— Problem to work on —
Update the stretch of the passage on changing specialties during residency from "If you’ve looked" through "or less acuity?", putting "decision" where "deliberation" now stands.

1. Identify what is motivating these feelings

It’s important to reemphasize how challenging it is to pick a medical field and that you’ve done nothing wrong if you’re now considering changing specialties during residency. The process of rotating through every specialty in medical school is long, and for any given specialty, you likely only interacted with a select group of individuals for a limited period of time. Furthermore, you may not have had the opportunity to spend time in certain fields like radiology, ophthalmology, or dermatology and understand what a career in these specialties is like. Once you start training, you of course learn more about your own field but also about others. You naturally may wonder if yours really is the best choice for you.

If you come to the conclusion that the path you’re on isn’t what you wanted, take a moment to breathe. Think about what you like and don’t like about your specialty and how long you will have to endure the less palatable parts. Even though residency is hard, it doesn’t last forever. This doesn’t mean that being an attending is easy, but it does mean that your day-to-day will change as you advance through your training and it may morph into the job you hoped for from the beginning.

2. Consider the career you truly want

If you’ve looked into the future and still have doubts about your field, reflect on what you do want with insights you’ve gained with time. Some questions to help guide this deliberation include:

  • Do you gravitate towards more or less acuity?
  • Do you like to work in inpatient or outpatient settings?
  • Which do you prefer: procedural work, cognitive work, or a mix of both?
  • Is your work-life balance sufficient, or do you need more time to spend time with loved ones?

The reality is you don’t even have to stay in medicine. Many non-clinical opportunities exist for physicians—this may not have been what you set out to do when starting medical school, but can be fulfilling all the same. There are many different roads you can take.

— Provided data —

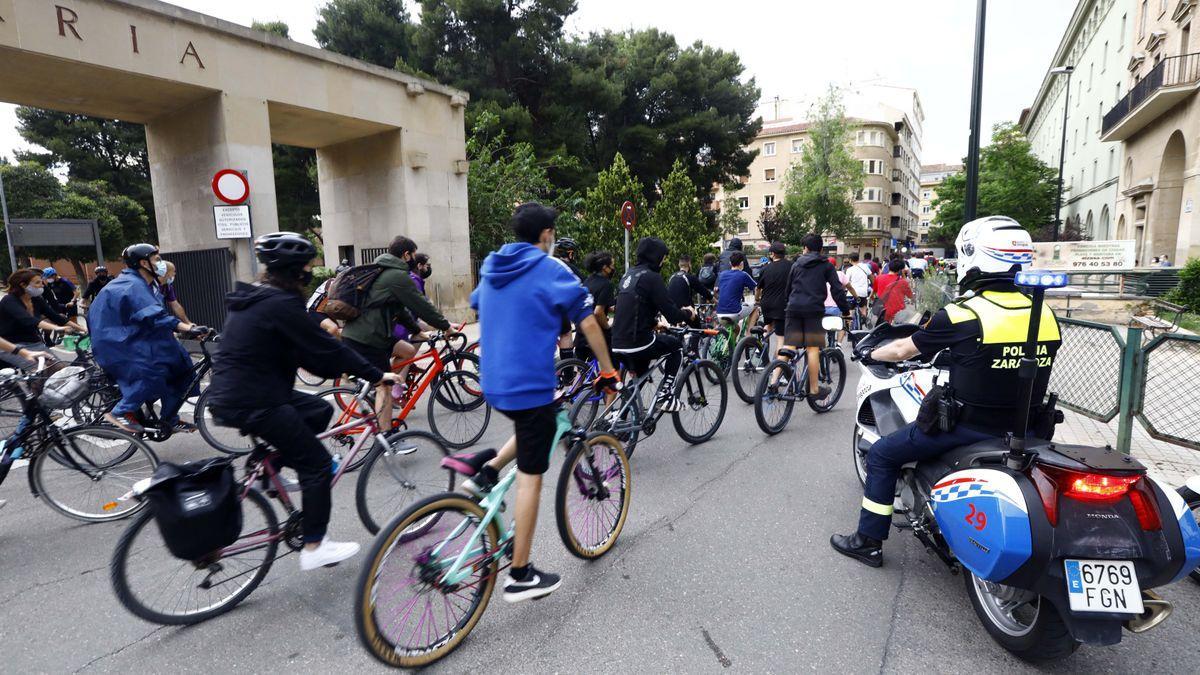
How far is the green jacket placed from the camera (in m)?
5.18

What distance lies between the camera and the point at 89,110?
11.5m

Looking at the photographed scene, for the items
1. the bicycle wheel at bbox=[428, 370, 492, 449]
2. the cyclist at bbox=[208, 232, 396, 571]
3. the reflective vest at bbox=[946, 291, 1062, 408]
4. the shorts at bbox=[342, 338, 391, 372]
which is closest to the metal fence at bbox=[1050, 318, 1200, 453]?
the reflective vest at bbox=[946, 291, 1062, 408]

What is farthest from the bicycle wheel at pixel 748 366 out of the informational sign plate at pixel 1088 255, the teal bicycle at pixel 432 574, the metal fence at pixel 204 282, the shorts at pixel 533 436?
the informational sign plate at pixel 1088 255

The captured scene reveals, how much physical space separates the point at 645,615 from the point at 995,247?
2.36 m

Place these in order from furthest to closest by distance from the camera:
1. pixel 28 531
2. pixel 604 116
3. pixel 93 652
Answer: pixel 604 116
pixel 28 531
pixel 93 652

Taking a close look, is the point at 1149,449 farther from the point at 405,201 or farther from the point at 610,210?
the point at 405,201

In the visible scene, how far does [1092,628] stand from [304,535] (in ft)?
10.9

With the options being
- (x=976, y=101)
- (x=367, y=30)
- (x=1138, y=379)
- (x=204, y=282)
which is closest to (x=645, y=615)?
(x=1138, y=379)

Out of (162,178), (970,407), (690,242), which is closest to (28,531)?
(970,407)

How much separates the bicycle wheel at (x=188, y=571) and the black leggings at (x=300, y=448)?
213 mm

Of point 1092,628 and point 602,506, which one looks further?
point 602,506

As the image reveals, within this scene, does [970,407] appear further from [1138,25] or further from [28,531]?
[1138,25]

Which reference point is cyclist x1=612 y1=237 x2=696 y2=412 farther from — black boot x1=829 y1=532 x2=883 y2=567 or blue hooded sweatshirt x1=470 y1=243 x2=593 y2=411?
blue hooded sweatshirt x1=470 y1=243 x2=593 y2=411

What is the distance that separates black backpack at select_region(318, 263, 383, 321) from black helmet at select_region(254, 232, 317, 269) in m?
2.14
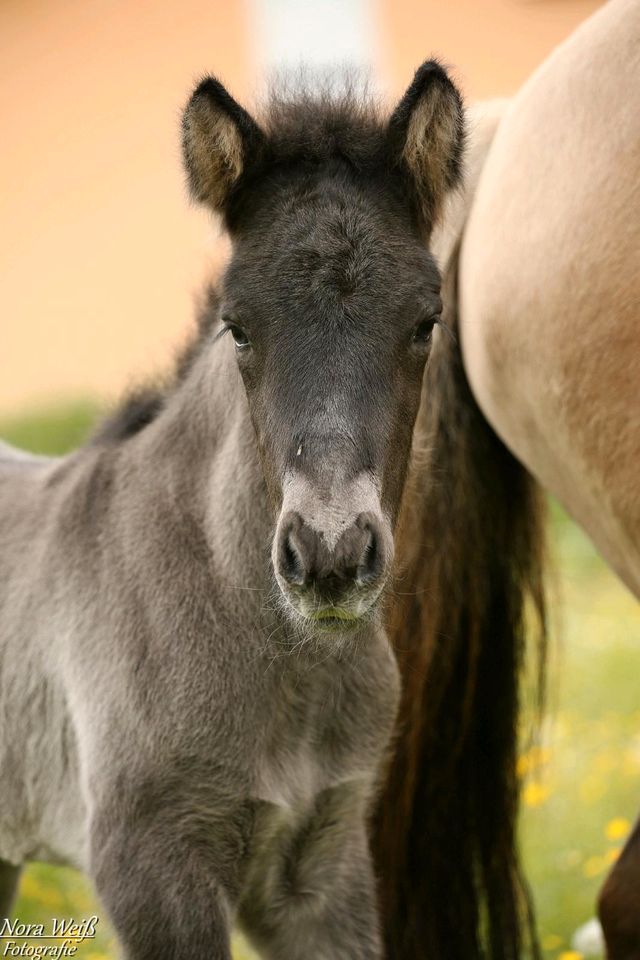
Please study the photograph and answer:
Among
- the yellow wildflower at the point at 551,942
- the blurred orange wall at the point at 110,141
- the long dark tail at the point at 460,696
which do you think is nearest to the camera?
the long dark tail at the point at 460,696

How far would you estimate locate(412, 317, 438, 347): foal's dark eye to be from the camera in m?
2.63

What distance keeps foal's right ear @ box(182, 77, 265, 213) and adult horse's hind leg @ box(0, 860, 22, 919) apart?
2052 millimetres

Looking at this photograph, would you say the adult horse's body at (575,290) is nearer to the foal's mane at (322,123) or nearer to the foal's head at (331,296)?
the foal's head at (331,296)

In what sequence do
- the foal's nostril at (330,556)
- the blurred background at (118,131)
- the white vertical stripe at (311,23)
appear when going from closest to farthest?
the foal's nostril at (330,556) → the blurred background at (118,131) → the white vertical stripe at (311,23)

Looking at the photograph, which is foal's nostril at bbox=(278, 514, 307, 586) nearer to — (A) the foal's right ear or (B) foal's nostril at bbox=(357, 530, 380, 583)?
(B) foal's nostril at bbox=(357, 530, 380, 583)

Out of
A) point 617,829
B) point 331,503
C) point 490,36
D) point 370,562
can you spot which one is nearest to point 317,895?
point 370,562

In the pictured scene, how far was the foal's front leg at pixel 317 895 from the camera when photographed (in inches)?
116

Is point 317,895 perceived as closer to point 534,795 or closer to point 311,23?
point 534,795

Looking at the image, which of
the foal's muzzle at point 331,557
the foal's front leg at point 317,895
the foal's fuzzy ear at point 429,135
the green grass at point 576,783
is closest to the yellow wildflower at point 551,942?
the green grass at point 576,783

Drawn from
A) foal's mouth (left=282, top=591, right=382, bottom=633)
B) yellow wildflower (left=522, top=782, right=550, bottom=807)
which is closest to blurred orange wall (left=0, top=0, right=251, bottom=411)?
yellow wildflower (left=522, top=782, right=550, bottom=807)

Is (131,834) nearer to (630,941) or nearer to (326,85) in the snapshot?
(630,941)

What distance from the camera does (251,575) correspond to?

— Result of this task —
If you’ve looked into the future and still have doubts about your field, reflect on what you do want with insights you’ve gained with time. Some questions to help guide this decision include:

  • Do you gravitate towards more or less acuity?